You don't have all these things that would seemingly make you say, no, I want that one more shot at Carolina. I want-- that stuff, you have to work harder as a coach now to create a system that makes people want to stay. Not just a guy leaving in the middle of a season to be a draft pick, but also your regular player from transferring.

We talk about in football, like, the transfer portal, if you can-- at Alabama, they don't transfer out, unless they're not playing. Those guys sit and wait their turn. And you're Matt Jones, and you say, I'm going to be that guy. If you can create that atmosphere, then Matt Jones doesn't leave.

And then that one year where you maybe don't have that perfect quarterback, oh, actually, we do. So I think a little of this is on the coaches to say, what are we doing to keep guys? Because this is a business deal for some of these players. Some aren't, some are. And there's nothing wrong with that because it's a business deal the other way.

And for years and years, coaches basically ran dudes off, over-recruited on them, they didn't believe in them, all that stuff. So it's a fair play. But that would be my thing with college coaches is part of your job is not just to lament the portal but wonder what you created that sends guys running to the portal.

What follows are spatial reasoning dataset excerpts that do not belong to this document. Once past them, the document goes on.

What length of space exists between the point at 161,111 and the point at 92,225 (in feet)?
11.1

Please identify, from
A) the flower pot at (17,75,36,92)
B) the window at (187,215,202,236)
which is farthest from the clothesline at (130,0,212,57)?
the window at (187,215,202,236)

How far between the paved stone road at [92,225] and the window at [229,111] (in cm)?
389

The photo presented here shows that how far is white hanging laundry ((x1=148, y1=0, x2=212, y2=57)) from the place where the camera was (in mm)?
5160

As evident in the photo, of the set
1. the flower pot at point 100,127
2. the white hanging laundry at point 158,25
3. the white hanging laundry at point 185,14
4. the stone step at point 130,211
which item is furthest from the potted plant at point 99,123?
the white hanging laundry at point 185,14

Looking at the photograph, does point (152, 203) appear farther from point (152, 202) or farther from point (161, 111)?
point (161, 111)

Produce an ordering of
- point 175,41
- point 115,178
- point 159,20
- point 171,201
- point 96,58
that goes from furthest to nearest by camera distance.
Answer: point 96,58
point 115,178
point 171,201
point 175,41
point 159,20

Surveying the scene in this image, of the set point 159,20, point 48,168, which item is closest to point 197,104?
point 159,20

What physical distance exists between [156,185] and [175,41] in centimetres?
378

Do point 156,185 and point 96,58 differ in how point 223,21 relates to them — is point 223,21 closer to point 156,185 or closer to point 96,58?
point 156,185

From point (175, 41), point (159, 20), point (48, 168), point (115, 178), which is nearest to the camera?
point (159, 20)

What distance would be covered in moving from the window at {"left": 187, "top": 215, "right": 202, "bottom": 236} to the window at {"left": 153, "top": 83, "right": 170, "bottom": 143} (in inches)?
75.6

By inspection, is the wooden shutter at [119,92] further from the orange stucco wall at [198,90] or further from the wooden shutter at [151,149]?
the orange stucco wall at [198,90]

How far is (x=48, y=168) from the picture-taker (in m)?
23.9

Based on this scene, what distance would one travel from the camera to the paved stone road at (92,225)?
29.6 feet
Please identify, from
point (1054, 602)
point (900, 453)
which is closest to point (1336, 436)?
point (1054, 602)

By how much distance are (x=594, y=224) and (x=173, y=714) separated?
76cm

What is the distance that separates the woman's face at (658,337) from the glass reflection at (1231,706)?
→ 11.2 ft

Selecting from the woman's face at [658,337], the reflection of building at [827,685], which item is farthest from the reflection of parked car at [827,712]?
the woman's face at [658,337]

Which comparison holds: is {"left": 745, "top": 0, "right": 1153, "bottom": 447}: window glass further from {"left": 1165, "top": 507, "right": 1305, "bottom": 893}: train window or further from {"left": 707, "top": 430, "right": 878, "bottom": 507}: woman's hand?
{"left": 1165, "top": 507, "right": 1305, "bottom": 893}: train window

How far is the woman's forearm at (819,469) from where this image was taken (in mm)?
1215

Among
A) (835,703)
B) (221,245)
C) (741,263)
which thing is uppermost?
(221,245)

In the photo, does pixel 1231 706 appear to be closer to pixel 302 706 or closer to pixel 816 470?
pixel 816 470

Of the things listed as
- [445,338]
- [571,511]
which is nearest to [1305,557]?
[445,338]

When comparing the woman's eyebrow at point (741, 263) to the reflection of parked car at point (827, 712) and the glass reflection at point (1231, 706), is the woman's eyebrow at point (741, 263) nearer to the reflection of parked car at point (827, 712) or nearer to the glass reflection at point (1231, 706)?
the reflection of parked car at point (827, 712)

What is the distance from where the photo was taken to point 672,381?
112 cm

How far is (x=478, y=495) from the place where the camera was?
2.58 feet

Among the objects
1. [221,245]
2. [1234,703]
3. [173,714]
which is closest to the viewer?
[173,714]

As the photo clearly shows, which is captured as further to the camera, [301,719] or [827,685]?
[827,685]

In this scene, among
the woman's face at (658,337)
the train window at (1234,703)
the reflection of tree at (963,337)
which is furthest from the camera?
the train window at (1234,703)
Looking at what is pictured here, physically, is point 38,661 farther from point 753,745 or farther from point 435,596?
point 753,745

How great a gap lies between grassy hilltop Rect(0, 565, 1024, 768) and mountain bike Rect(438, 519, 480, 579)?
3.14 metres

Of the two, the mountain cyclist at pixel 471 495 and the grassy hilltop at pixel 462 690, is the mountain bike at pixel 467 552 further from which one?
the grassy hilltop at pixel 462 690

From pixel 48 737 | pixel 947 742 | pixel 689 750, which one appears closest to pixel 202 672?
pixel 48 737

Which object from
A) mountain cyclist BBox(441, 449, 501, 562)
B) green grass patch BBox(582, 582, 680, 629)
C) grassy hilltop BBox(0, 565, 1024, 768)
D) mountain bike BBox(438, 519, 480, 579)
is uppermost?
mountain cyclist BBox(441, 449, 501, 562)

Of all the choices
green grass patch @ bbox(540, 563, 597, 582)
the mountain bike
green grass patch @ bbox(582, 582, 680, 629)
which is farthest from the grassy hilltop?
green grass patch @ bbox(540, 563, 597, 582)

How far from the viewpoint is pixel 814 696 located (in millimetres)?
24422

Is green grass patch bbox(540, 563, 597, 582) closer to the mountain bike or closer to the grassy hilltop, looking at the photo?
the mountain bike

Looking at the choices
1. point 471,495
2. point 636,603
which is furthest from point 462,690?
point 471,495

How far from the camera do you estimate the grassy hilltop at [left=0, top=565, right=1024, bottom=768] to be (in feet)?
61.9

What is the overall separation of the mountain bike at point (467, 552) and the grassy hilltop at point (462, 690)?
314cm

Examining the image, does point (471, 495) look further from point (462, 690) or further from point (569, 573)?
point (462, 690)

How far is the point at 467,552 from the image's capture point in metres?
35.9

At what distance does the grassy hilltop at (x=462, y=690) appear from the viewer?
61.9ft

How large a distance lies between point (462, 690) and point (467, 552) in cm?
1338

PAT FORDE: It's a great point. It really is, is that, yes, a little bit of self reflection really for individual college coaches and for the college game as a whole about, why do people have so little interest in staying and playing in your sport? And we've talked about this before.

But that some-- you know, when they can get back to having the NABC convention at the Final Four, maybe have them-- they do have plenty of seminars and all those sort of things. But carve out a little bit of time so that not everybody is just hitting the bars wherever they are and say-- let's get together and say, what do we do with our sport here so that people don't think the G League or transferring or whatever is the better option? I don't know whether it's an easy fix, but it's certainly something that needs to be addressed.

PETE THAMEL: Yeah, and one of the reasons why Duke is lagging where it is now is because Jonathan Kuminga did not go to Duke. Like, he was that sort of transformative guy. And we're going to really start to feel that G League pull of elite talent affect these programs. And honestly, it's two businesses competing against each other, which Adam Silver recognized so far ahead of Mark Emmert and everyone else in college athletics.

I mean, you can blame Emmert because if he was a great businessman, he would have made college basketball a better place for the top talent, a better place for James Wiseman, a better place for all the guys who just found other ways to go. And there's been nothing about this G League experiment, especially in this messy year, to me that's going to keep guys from continuing to go that route.

So I think that's going to be one of the fascinating tensions to really watch over the upcoming-- over the upcoming years.